When many of us think of prenuptial agreements, we picture extremely wealthy people intent on protecting the assets they brought into the marriage. While protecting assets is often a primary reason couples decide to enter a prenuptial agreement, these agreements can be useful for purposes beyond deciding who gets what in a divorce. Prenuptial agreements provide couples with an opportunity to discuss big-picture events and lifestyle decisions they are likely to face throughout their marriage. The not so obvious benefits of prenuptial agreements include discussing and delineating expectations on spending habits, debts, family obligations, financial obligations and contributions to children, both children of the marriage and those from previous relationships, obligations to former spouses, health insurance, life insurance, if and when the parties will draft wills or other estate plans, and more.

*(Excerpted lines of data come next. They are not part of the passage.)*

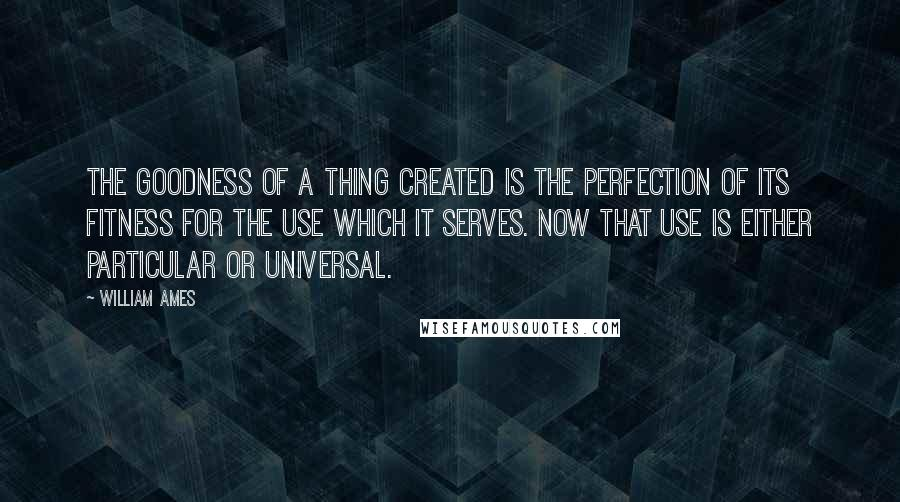 William Ames quotes: The goodness of a thing created is the perfection of its fitness for the use which it serves. Now that use is either particular or universal.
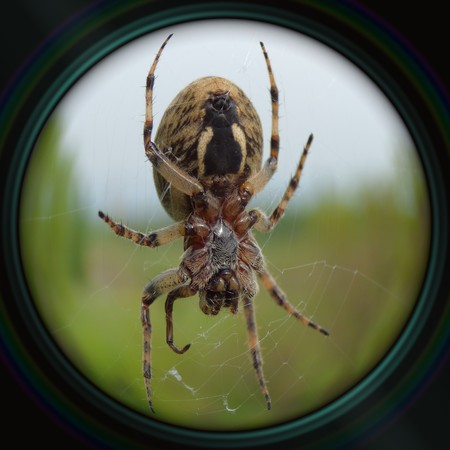 objective: Garden spider on web in objective lens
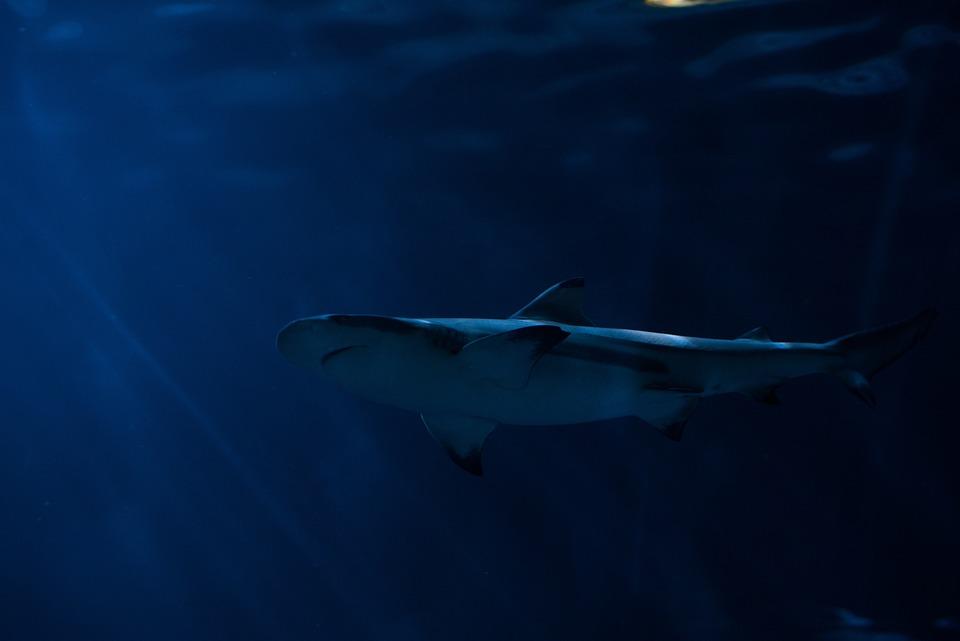 動物、青い水、危険、深い、魚、海洋生物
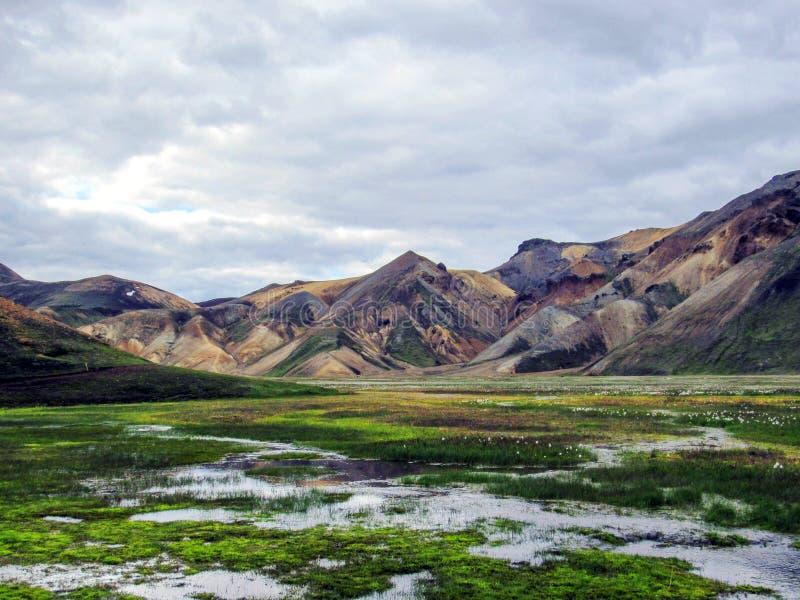 Piękny krajobraz Landmannalaugar geotermiczny teren z rzeką, zielonej trawy polem i rhyolite górami, Iceland obrazy stock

It may seem pessimistic to start a marriage off by considering what happens if that marriage ends in divorce. But in reality, whether or not you and your spouse decide to enter one, discussing the possibility of a prenuptial agreement can be a great way to open a dialogue about important issues and decisions you and your spouse will face throughout your marriage. Good communication and clarity on roles, is an important building block of a lasting marriage, and having this discussion prior to your marriage can really help you both focus on your shared long-term goals.
In the unfortunate event that the marriage does end in divorce, having a legal agreement prior to marriage will help facilitate an amicable divorce as opposed to a potentially acrimonious, expensive, and drawn out divorce. For this reason, prenuptial agreements can be particularly beneficial for divorcing couples with children, as it can help keep the focus on creating a parenting plan and co-parenting relationship that best serves the child(ren)’s interests and wellbeing.